Modelocked vibronic lasers for the 700nm - 1000nm region
MetadataShow full item record
Altmetrics Handle Statistics
The work in this thesis is concerned with the characterisation and development of modelocked solid-state lasers covering the 700 - 1000 nm region. Results are presented for a passively modelocked LiF:F+2 colour-centre laser, however, most of the work has concentrated on the Ti: sapphire (Ti:Al2O3) laser. In chapter 2, the operation of a cw LiF: F+2 colour-centre laser is discussed. This laser was passively modelocked using the saturable absorber dye, DaQTeC and pulses as short as 170 fs were generated with average output powers of ~10 mW. Pulses as short as 127 fs were generated in a dispersion compensated, colliding-pulse modelocked geometry over a wavelength range of 925 - 950 nm. A nonlinear external cavity was added to the basic laser configuration in an attempt to extend the modelocked tuning range and the saturable absorber dye lifetime.
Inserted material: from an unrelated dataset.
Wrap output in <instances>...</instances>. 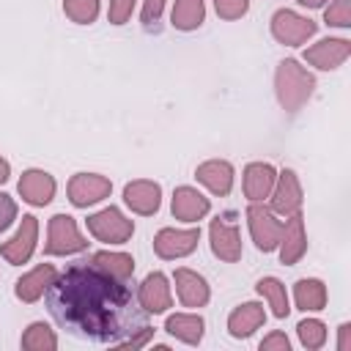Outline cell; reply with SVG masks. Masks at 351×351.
Here are the masks:
<instances>
[{"instance_id": "cell-1", "label": "cell", "mask_w": 351, "mask_h": 351, "mask_svg": "<svg viewBox=\"0 0 351 351\" xmlns=\"http://www.w3.org/2000/svg\"><path fill=\"white\" fill-rule=\"evenodd\" d=\"M47 302L60 326L99 343L118 346L145 326V310H134L126 282L99 271L90 263H80L58 274L47 288Z\"/></svg>"}, {"instance_id": "cell-32", "label": "cell", "mask_w": 351, "mask_h": 351, "mask_svg": "<svg viewBox=\"0 0 351 351\" xmlns=\"http://www.w3.org/2000/svg\"><path fill=\"white\" fill-rule=\"evenodd\" d=\"M214 8L219 19H241L250 11V0H214Z\"/></svg>"}, {"instance_id": "cell-35", "label": "cell", "mask_w": 351, "mask_h": 351, "mask_svg": "<svg viewBox=\"0 0 351 351\" xmlns=\"http://www.w3.org/2000/svg\"><path fill=\"white\" fill-rule=\"evenodd\" d=\"M162 8H165V0H143V14H140L143 25H145V27L156 25L159 16H162Z\"/></svg>"}, {"instance_id": "cell-17", "label": "cell", "mask_w": 351, "mask_h": 351, "mask_svg": "<svg viewBox=\"0 0 351 351\" xmlns=\"http://www.w3.org/2000/svg\"><path fill=\"white\" fill-rule=\"evenodd\" d=\"M173 282H176V293H178V299H181L184 307L197 310V307H206V304H208L211 288H208V282H206L203 274H197V271L181 266V269H176Z\"/></svg>"}, {"instance_id": "cell-16", "label": "cell", "mask_w": 351, "mask_h": 351, "mask_svg": "<svg viewBox=\"0 0 351 351\" xmlns=\"http://www.w3.org/2000/svg\"><path fill=\"white\" fill-rule=\"evenodd\" d=\"M137 304L145 310V313H165L170 304H173V293H170V280L162 274V271H151L140 288H137Z\"/></svg>"}, {"instance_id": "cell-8", "label": "cell", "mask_w": 351, "mask_h": 351, "mask_svg": "<svg viewBox=\"0 0 351 351\" xmlns=\"http://www.w3.org/2000/svg\"><path fill=\"white\" fill-rule=\"evenodd\" d=\"M200 241V228H162L154 236V252L162 261H176V258H186L197 250Z\"/></svg>"}, {"instance_id": "cell-24", "label": "cell", "mask_w": 351, "mask_h": 351, "mask_svg": "<svg viewBox=\"0 0 351 351\" xmlns=\"http://www.w3.org/2000/svg\"><path fill=\"white\" fill-rule=\"evenodd\" d=\"M293 302L304 313H318L326 307V285L318 277H302L293 285Z\"/></svg>"}, {"instance_id": "cell-28", "label": "cell", "mask_w": 351, "mask_h": 351, "mask_svg": "<svg viewBox=\"0 0 351 351\" xmlns=\"http://www.w3.org/2000/svg\"><path fill=\"white\" fill-rule=\"evenodd\" d=\"M22 348L25 351H55L58 348V335L49 324L33 321L22 335Z\"/></svg>"}, {"instance_id": "cell-34", "label": "cell", "mask_w": 351, "mask_h": 351, "mask_svg": "<svg viewBox=\"0 0 351 351\" xmlns=\"http://www.w3.org/2000/svg\"><path fill=\"white\" fill-rule=\"evenodd\" d=\"M16 219V203L14 197H8L5 192H0V233L5 228H11V222Z\"/></svg>"}, {"instance_id": "cell-30", "label": "cell", "mask_w": 351, "mask_h": 351, "mask_svg": "<svg viewBox=\"0 0 351 351\" xmlns=\"http://www.w3.org/2000/svg\"><path fill=\"white\" fill-rule=\"evenodd\" d=\"M99 0H63V14L77 25H90L99 16Z\"/></svg>"}, {"instance_id": "cell-31", "label": "cell", "mask_w": 351, "mask_h": 351, "mask_svg": "<svg viewBox=\"0 0 351 351\" xmlns=\"http://www.w3.org/2000/svg\"><path fill=\"white\" fill-rule=\"evenodd\" d=\"M324 22L329 27H351V0H332L324 11Z\"/></svg>"}, {"instance_id": "cell-22", "label": "cell", "mask_w": 351, "mask_h": 351, "mask_svg": "<svg viewBox=\"0 0 351 351\" xmlns=\"http://www.w3.org/2000/svg\"><path fill=\"white\" fill-rule=\"evenodd\" d=\"M263 321H266L263 304H258V302H244V304H239V307L228 315V332H230V337L244 340V337H250L255 329H261Z\"/></svg>"}, {"instance_id": "cell-2", "label": "cell", "mask_w": 351, "mask_h": 351, "mask_svg": "<svg viewBox=\"0 0 351 351\" xmlns=\"http://www.w3.org/2000/svg\"><path fill=\"white\" fill-rule=\"evenodd\" d=\"M315 90V77L293 58H285L274 71V93L285 112H299Z\"/></svg>"}, {"instance_id": "cell-14", "label": "cell", "mask_w": 351, "mask_h": 351, "mask_svg": "<svg viewBox=\"0 0 351 351\" xmlns=\"http://www.w3.org/2000/svg\"><path fill=\"white\" fill-rule=\"evenodd\" d=\"M55 189H58L55 178H52L47 170H36V167H33V170H25L22 178H19V184H16L19 197H22L25 203L36 206V208L49 206L52 197H55Z\"/></svg>"}, {"instance_id": "cell-29", "label": "cell", "mask_w": 351, "mask_h": 351, "mask_svg": "<svg viewBox=\"0 0 351 351\" xmlns=\"http://www.w3.org/2000/svg\"><path fill=\"white\" fill-rule=\"evenodd\" d=\"M296 335H299V343L307 348V351H318L324 343H326V326L324 321L318 318H304L296 324Z\"/></svg>"}, {"instance_id": "cell-36", "label": "cell", "mask_w": 351, "mask_h": 351, "mask_svg": "<svg viewBox=\"0 0 351 351\" xmlns=\"http://www.w3.org/2000/svg\"><path fill=\"white\" fill-rule=\"evenodd\" d=\"M291 340L285 337V332H271L261 340V351H288Z\"/></svg>"}, {"instance_id": "cell-39", "label": "cell", "mask_w": 351, "mask_h": 351, "mask_svg": "<svg viewBox=\"0 0 351 351\" xmlns=\"http://www.w3.org/2000/svg\"><path fill=\"white\" fill-rule=\"evenodd\" d=\"M324 3H329V0H299L302 8H321Z\"/></svg>"}, {"instance_id": "cell-37", "label": "cell", "mask_w": 351, "mask_h": 351, "mask_svg": "<svg viewBox=\"0 0 351 351\" xmlns=\"http://www.w3.org/2000/svg\"><path fill=\"white\" fill-rule=\"evenodd\" d=\"M337 351H351V324H340V329H337Z\"/></svg>"}, {"instance_id": "cell-19", "label": "cell", "mask_w": 351, "mask_h": 351, "mask_svg": "<svg viewBox=\"0 0 351 351\" xmlns=\"http://www.w3.org/2000/svg\"><path fill=\"white\" fill-rule=\"evenodd\" d=\"M170 211H173V217L181 219V222H200V219L211 211V203H208V197L200 195L195 186H176Z\"/></svg>"}, {"instance_id": "cell-12", "label": "cell", "mask_w": 351, "mask_h": 351, "mask_svg": "<svg viewBox=\"0 0 351 351\" xmlns=\"http://www.w3.org/2000/svg\"><path fill=\"white\" fill-rule=\"evenodd\" d=\"M351 55V41L348 38H321L318 44L304 49V60L321 71H332L337 66H343Z\"/></svg>"}, {"instance_id": "cell-15", "label": "cell", "mask_w": 351, "mask_h": 351, "mask_svg": "<svg viewBox=\"0 0 351 351\" xmlns=\"http://www.w3.org/2000/svg\"><path fill=\"white\" fill-rule=\"evenodd\" d=\"M123 203L134 211V214H143V217H151L159 211L162 206V186L156 181H148V178H137V181H129L123 186Z\"/></svg>"}, {"instance_id": "cell-18", "label": "cell", "mask_w": 351, "mask_h": 351, "mask_svg": "<svg viewBox=\"0 0 351 351\" xmlns=\"http://www.w3.org/2000/svg\"><path fill=\"white\" fill-rule=\"evenodd\" d=\"M55 277H58V269H55L52 263H38L36 269H30L27 274H22V277L16 280L14 293H16L19 302L33 304V302H38V299L47 293V288L55 282Z\"/></svg>"}, {"instance_id": "cell-21", "label": "cell", "mask_w": 351, "mask_h": 351, "mask_svg": "<svg viewBox=\"0 0 351 351\" xmlns=\"http://www.w3.org/2000/svg\"><path fill=\"white\" fill-rule=\"evenodd\" d=\"M274 178H277V170L269 162H250L244 167V197L250 203L266 200L271 195Z\"/></svg>"}, {"instance_id": "cell-38", "label": "cell", "mask_w": 351, "mask_h": 351, "mask_svg": "<svg viewBox=\"0 0 351 351\" xmlns=\"http://www.w3.org/2000/svg\"><path fill=\"white\" fill-rule=\"evenodd\" d=\"M8 176H11V165L0 156V184H5V181H8Z\"/></svg>"}, {"instance_id": "cell-7", "label": "cell", "mask_w": 351, "mask_h": 351, "mask_svg": "<svg viewBox=\"0 0 351 351\" xmlns=\"http://www.w3.org/2000/svg\"><path fill=\"white\" fill-rule=\"evenodd\" d=\"M66 192H69L71 206L88 208V206L101 203L104 197H110L112 181L107 176H99V173H74L69 186H66Z\"/></svg>"}, {"instance_id": "cell-13", "label": "cell", "mask_w": 351, "mask_h": 351, "mask_svg": "<svg viewBox=\"0 0 351 351\" xmlns=\"http://www.w3.org/2000/svg\"><path fill=\"white\" fill-rule=\"evenodd\" d=\"M277 250H280V263H285V266L299 263L302 255L307 252V233H304V217H302V211L288 214V222L282 225Z\"/></svg>"}, {"instance_id": "cell-4", "label": "cell", "mask_w": 351, "mask_h": 351, "mask_svg": "<svg viewBox=\"0 0 351 351\" xmlns=\"http://www.w3.org/2000/svg\"><path fill=\"white\" fill-rule=\"evenodd\" d=\"M88 250V239L80 233L74 217L69 214H55L47 225V244L44 252L47 255H74Z\"/></svg>"}, {"instance_id": "cell-3", "label": "cell", "mask_w": 351, "mask_h": 351, "mask_svg": "<svg viewBox=\"0 0 351 351\" xmlns=\"http://www.w3.org/2000/svg\"><path fill=\"white\" fill-rule=\"evenodd\" d=\"M85 225H88V233L104 244H126L134 233V222L115 206H107V208L90 214L85 219Z\"/></svg>"}, {"instance_id": "cell-20", "label": "cell", "mask_w": 351, "mask_h": 351, "mask_svg": "<svg viewBox=\"0 0 351 351\" xmlns=\"http://www.w3.org/2000/svg\"><path fill=\"white\" fill-rule=\"evenodd\" d=\"M195 178L211 192V195H228L233 189V165L225 162V159H208V162H200L197 170H195Z\"/></svg>"}, {"instance_id": "cell-26", "label": "cell", "mask_w": 351, "mask_h": 351, "mask_svg": "<svg viewBox=\"0 0 351 351\" xmlns=\"http://www.w3.org/2000/svg\"><path fill=\"white\" fill-rule=\"evenodd\" d=\"M176 30H197L206 22V3L203 0H176L173 3V16H170Z\"/></svg>"}, {"instance_id": "cell-33", "label": "cell", "mask_w": 351, "mask_h": 351, "mask_svg": "<svg viewBox=\"0 0 351 351\" xmlns=\"http://www.w3.org/2000/svg\"><path fill=\"white\" fill-rule=\"evenodd\" d=\"M132 8H134V0H110L107 19H110L112 25H123V22L132 16Z\"/></svg>"}, {"instance_id": "cell-11", "label": "cell", "mask_w": 351, "mask_h": 351, "mask_svg": "<svg viewBox=\"0 0 351 351\" xmlns=\"http://www.w3.org/2000/svg\"><path fill=\"white\" fill-rule=\"evenodd\" d=\"M271 211L274 214H282V217H288V214H296L299 208H302V184H299V178H296V173L293 170H282V173H277V178H274V186H271Z\"/></svg>"}, {"instance_id": "cell-23", "label": "cell", "mask_w": 351, "mask_h": 351, "mask_svg": "<svg viewBox=\"0 0 351 351\" xmlns=\"http://www.w3.org/2000/svg\"><path fill=\"white\" fill-rule=\"evenodd\" d=\"M165 329H167L176 340H181V343H186V346H197V343L203 340L206 321H203L197 313H176V315H170V318L165 321Z\"/></svg>"}, {"instance_id": "cell-25", "label": "cell", "mask_w": 351, "mask_h": 351, "mask_svg": "<svg viewBox=\"0 0 351 351\" xmlns=\"http://www.w3.org/2000/svg\"><path fill=\"white\" fill-rule=\"evenodd\" d=\"M88 263L96 266L99 271L115 277V280H123V282L134 274V258H132L129 252H110V250H101V252H93Z\"/></svg>"}, {"instance_id": "cell-27", "label": "cell", "mask_w": 351, "mask_h": 351, "mask_svg": "<svg viewBox=\"0 0 351 351\" xmlns=\"http://www.w3.org/2000/svg\"><path fill=\"white\" fill-rule=\"evenodd\" d=\"M255 291L269 302L274 318H288V313H291L288 291H285V285H282L277 277H261L258 285H255Z\"/></svg>"}, {"instance_id": "cell-9", "label": "cell", "mask_w": 351, "mask_h": 351, "mask_svg": "<svg viewBox=\"0 0 351 351\" xmlns=\"http://www.w3.org/2000/svg\"><path fill=\"white\" fill-rule=\"evenodd\" d=\"M36 241H38V219L33 214H25L16 233L0 244V255L11 263V266H22L30 261V255L36 252Z\"/></svg>"}, {"instance_id": "cell-10", "label": "cell", "mask_w": 351, "mask_h": 351, "mask_svg": "<svg viewBox=\"0 0 351 351\" xmlns=\"http://www.w3.org/2000/svg\"><path fill=\"white\" fill-rule=\"evenodd\" d=\"M208 244H211V252L225 261V263H236L241 258V236H239V225L236 222H228L222 217L211 219L208 225Z\"/></svg>"}, {"instance_id": "cell-6", "label": "cell", "mask_w": 351, "mask_h": 351, "mask_svg": "<svg viewBox=\"0 0 351 351\" xmlns=\"http://www.w3.org/2000/svg\"><path fill=\"white\" fill-rule=\"evenodd\" d=\"M315 30H318V25L313 19H307V16H302V14L291 11V8H280L271 16V36L285 47L304 44L307 38L315 36Z\"/></svg>"}, {"instance_id": "cell-5", "label": "cell", "mask_w": 351, "mask_h": 351, "mask_svg": "<svg viewBox=\"0 0 351 351\" xmlns=\"http://www.w3.org/2000/svg\"><path fill=\"white\" fill-rule=\"evenodd\" d=\"M247 225H250V236L255 241V247L261 252H274L280 244V233H282V222L277 219V214L263 206V203H250L247 206Z\"/></svg>"}]
</instances>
The technique of coupled-cavity modelocking was applied to a Ti:Al2O3 laser and enabled pulses as short as 1.3 ps to be generated. These pulses were frequency chirped and could be directly compressed to 290 fs outside the laser. By using the technique of intracavity dispersion compensation in both the main and coupled cavities, pulses as short as 90 fs were generated, having average powers of ~200 mW and peak powers of more than 20 kW. The simpler technique of self-modelocking is described in chapter 5 and allowed the generation of pulses as short as 60 fs from a dispersion compensated cavity configuration. Average output powers of ~600 mW were measured, which corresponded to peak powers of 110 kW. This laser had a modelocked tuning range which spanned the 750 - 950 nm region. Using fibre/prism pulse compression techniques pulses as short as 45 fs were produced. In chapter 6, the measurement and suppression of phase noise on the self-modelocked Ti:Al2O3 laser are discussed. The technique for noise reduction was also applied to two similar self-modelocked lasers in an attempt to synchronise the two laser pulse sequences.